Some of these arms, as is often the case, are failed starters. It’s the same fate that found Mariano Rivera and Joba Chamberlain (although Yankees will forever argue over whether Job was given the chance to fail as a starter), and Betances, Bleich, and Ramirez (if the Yankees convert him) could wind up the same way.
Lately, however, the Yankees have used the draft to find college relievers and put them on the fast track to the show.
Here’s a list of some of the notable bullpen arms the Yankees have plucked from the college ranks in recent years. In parentheses is the round they were drafted.
2013 – Nick Rumbelow (7), Tyler Webb (10)

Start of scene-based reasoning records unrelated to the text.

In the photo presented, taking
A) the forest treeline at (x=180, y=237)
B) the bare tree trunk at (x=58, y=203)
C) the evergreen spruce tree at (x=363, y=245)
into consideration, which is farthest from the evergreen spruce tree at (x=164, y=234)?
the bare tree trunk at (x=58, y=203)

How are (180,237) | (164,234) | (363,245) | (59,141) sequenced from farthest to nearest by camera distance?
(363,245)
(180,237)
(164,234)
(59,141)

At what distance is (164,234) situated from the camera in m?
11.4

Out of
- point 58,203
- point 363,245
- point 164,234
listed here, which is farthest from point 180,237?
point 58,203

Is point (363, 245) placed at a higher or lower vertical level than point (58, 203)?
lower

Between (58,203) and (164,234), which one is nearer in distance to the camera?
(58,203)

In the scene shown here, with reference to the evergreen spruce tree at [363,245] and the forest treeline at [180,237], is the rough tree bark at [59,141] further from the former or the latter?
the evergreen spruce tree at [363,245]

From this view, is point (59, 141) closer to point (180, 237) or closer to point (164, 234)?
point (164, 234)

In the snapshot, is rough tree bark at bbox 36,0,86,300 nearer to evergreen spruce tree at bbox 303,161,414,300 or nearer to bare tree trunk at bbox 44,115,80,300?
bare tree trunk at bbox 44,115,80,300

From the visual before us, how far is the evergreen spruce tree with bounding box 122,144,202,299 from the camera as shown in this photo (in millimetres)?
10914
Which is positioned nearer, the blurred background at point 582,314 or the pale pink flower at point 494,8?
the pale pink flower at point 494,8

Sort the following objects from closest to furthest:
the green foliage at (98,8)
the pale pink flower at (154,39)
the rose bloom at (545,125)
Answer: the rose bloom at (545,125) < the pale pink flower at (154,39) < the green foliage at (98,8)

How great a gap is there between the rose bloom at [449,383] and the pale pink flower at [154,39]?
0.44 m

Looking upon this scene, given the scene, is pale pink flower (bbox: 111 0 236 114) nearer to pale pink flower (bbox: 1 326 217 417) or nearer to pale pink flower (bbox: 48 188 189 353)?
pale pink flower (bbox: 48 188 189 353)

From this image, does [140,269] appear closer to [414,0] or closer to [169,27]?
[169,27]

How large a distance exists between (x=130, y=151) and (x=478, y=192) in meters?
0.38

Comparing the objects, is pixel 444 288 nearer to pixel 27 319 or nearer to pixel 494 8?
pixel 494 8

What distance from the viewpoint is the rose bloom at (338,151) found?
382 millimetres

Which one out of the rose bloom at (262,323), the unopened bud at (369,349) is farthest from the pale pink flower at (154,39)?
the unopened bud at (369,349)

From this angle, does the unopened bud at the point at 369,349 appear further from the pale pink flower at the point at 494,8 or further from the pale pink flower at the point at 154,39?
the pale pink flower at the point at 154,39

Of the above group, one pitcher (Claiborne) is in the majors, two (Montgomery and Whitley) are on the doorstep, and two (Burawa and Kahnle) are in Double-A. Garrison and Enns could see the upper levels by season’s end. If Chamberlain and Boone Logan leave this winter, cheap reinforcements are ready and waiting.
If the Yankees can turn some of their recent picks into MLB relievers and pull off an entirely homegrown bullpen, it would accomplish a couple of things. First, it would help immensely in their quest to get their payroll under the $189 million luxury tax threshold for next season. With Mariano Rivera gone after the season, Robertson might be the only guy in the pen making more than $2 million. The only real roadblock to a solely farm-raised bullpen is Shawn Kelley, whom the Yankees got from Seattle for the low price of outfielder Abe Almonte this offseason. Still, he’s making less than $1 million this year and will be cheap again in 2014.
(By comparison, seven free agent relievers this winter signed for less than $2 million: Jon Rauch, Manny Parra, Chad Durbin, Kyle Farnsworth, Shawn Camp, Jason Frasor and Oliver Perez. Someone from your farm system with more upside and a fraction of the cost is obviously a more appealing option than someone from that not-so-tantalizing group.)
Second, and most important, a cheap, homegrown relief corps would return a bit of respectability to an organization whose farm system has produced a lot of names but until recently hasn’t produced much in the way of results.